Deprem, doğal afetler arasında en yıkıcısı. Güzel dünyamıza bir şey eklerken depreme karşı yapı dayanıklılığı, uygun mimari tasarım, nitelikli, uzun ömürlü malzemeler, sürdürülebilir inşa teknikleri ve analitik mühendislik hesaplamaları boynumuzun borcu. 12.000 yıllık mimarlık tarihine göre -ki Göbeklitepe’den başlatıyoruz- Anadolu deprem riski taşıyan bölgede ve büyük depremler üretebilen fay hatlarına sahip. Zaten arkeoloji ve tarih bize geçmişte büyük can kayıplarına yol açan büyük depremleri kanıt göstermekte, daha ne göstersin…
Bunun için en önemli parametrelerden biri de zemindir. Ne yazık ki şehir plancıları, resmi kurumlar şehirleşme, zemin, konum, arazi şartları gibi konuları atlıyor ve sanki bu alanlardan başka şansımız yokmuş gibi bizi teknik bir belirsizliğe sürüklüyor. O denli teknik donanımı bir kenara bırakıp yapıyı, zeminin kaderine emanet ediyor.

DEPREM RİSKİ VE NİTELİKLİ MEKANLARIN ÖNEMİ
Türkiye 800.000 km²’lik alanında, 30 milyon aileye 1 dönüm arazi ve 125 m² tabanlı 2 katlı bir ev verildiğinde, her aileye 875 m² ekilebilir alan ve 250 m² ev kalır. Bu, altyapı, yollar, kamu yapıları, doğal habitatlar gibi tüm unsurlar için 770.000 km² ayrılabileceği anlamına gelir. Şehirler ya da yaşam alanları da gerçek bir tasarıma ihtiyaç duyar. Bir yaşam alanı, 15 dakika yürüme mesafesinde tüm ihtiyaçları karşılayan, 2-3 km çapında düzenlenmelidir.
Geçerliliği tüm dünyada kabul görmüş taş yapılar, kerpiç sistemler, sıkıştırılmış kil duvarlar, monolitik hafif beton paneller gibi tüm geleneksel ve de inovatif öğeler, en fazla 4-5 katlı yapılarla teşkil edilmelidir. Artık 19. yüzyılda kalmış kiremit kırma çatılardan; yeşil, yaşanabilir, nefes alabilen, sürdürülebilir enerjisini güneşten alan, rüzgarı, ışığı gerçekten kullanabilen çatılar inşa etmeliyiz.
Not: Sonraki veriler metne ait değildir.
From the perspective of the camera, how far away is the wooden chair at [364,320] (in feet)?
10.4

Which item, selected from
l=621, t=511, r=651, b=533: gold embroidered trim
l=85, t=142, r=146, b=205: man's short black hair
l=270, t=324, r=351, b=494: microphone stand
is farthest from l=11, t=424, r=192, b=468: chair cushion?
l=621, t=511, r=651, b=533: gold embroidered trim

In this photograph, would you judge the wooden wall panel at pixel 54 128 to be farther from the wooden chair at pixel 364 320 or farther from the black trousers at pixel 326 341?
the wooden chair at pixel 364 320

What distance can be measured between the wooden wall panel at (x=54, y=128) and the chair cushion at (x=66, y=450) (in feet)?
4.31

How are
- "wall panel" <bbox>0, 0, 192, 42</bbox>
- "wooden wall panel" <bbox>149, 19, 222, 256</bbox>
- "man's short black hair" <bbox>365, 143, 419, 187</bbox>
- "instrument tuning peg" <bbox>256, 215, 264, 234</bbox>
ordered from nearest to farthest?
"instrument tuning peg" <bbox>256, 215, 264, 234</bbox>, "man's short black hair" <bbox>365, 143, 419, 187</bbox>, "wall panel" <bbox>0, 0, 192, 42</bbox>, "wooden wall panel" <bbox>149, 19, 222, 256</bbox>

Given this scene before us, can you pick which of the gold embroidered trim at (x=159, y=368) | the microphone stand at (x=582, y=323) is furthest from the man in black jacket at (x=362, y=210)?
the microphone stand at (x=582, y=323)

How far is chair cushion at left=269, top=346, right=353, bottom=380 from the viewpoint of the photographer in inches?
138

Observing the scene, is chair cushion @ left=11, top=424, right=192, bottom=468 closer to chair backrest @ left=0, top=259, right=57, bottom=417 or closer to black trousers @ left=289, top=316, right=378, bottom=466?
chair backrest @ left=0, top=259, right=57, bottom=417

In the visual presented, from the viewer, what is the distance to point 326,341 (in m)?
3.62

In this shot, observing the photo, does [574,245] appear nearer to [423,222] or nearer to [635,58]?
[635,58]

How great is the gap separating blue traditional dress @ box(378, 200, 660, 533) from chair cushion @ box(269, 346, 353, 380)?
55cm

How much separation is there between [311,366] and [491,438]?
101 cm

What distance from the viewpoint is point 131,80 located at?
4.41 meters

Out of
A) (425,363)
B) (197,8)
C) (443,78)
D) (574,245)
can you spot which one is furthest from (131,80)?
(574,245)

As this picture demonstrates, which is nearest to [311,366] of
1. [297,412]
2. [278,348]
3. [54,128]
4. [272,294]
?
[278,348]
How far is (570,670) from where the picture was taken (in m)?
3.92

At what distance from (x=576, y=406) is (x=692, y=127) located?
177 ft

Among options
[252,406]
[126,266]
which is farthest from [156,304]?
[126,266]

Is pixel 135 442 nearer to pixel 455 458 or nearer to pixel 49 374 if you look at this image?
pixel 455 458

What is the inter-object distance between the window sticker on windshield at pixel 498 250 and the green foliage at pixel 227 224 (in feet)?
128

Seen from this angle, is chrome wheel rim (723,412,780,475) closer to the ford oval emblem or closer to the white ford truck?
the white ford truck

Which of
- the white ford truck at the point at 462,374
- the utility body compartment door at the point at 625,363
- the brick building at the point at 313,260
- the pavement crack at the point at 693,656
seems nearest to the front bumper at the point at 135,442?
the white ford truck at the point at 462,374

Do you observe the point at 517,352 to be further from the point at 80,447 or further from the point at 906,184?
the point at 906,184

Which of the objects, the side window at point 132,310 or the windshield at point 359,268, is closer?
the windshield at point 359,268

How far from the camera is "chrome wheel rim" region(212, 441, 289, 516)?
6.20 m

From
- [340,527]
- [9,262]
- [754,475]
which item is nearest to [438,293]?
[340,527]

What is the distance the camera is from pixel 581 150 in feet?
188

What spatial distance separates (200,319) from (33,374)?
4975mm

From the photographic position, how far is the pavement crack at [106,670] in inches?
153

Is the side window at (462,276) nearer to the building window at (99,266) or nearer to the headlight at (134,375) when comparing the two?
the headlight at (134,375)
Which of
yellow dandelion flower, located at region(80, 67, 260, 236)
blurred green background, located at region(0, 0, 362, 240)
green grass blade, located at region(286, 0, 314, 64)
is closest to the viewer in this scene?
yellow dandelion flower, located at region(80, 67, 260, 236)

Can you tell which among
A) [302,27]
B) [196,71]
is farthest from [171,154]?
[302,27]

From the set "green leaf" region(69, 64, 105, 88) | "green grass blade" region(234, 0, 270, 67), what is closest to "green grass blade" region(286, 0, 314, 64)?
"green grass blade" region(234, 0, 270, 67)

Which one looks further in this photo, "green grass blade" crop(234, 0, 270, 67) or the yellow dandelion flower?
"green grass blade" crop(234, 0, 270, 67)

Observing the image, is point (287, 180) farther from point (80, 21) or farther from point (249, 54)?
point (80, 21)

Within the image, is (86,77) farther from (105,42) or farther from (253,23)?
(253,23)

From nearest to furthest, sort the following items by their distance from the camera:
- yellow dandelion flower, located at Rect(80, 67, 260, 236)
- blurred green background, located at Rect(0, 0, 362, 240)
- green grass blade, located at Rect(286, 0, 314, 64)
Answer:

Özetle mimar, imar eden demektir; imar eden imarı planlamalı!

Dünya artık daha hızlı dönüyor; haftalık hatta günlük sürelerde yapılar inşa edilebilmeli. Yeni kalıp sistemleri, 3D printerlar, toplu konut gibi tekrar eden sistemlerin yerini almalıdır. Tünel kalıp, işin sadece süresine hizmet eder ancak hiçbir zaman bir şehir, bir mahalle ruhunu inşa edemez.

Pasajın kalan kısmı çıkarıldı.